Find the line that contains "What is the". Then set down that line and all the lines after it, to the end of the records, exactly and with nothing added.

----- LISTING

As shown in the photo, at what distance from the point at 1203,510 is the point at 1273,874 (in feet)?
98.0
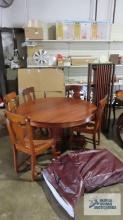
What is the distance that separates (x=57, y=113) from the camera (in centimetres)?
272

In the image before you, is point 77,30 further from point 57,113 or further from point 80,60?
point 57,113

----------

### CORRECT OUTPUT
What is the distance that separates (x=57, y=113) from the camera (in centimetres)?
272

In the image before you, is point 77,30 further from point 57,113 or further from point 80,60?
point 57,113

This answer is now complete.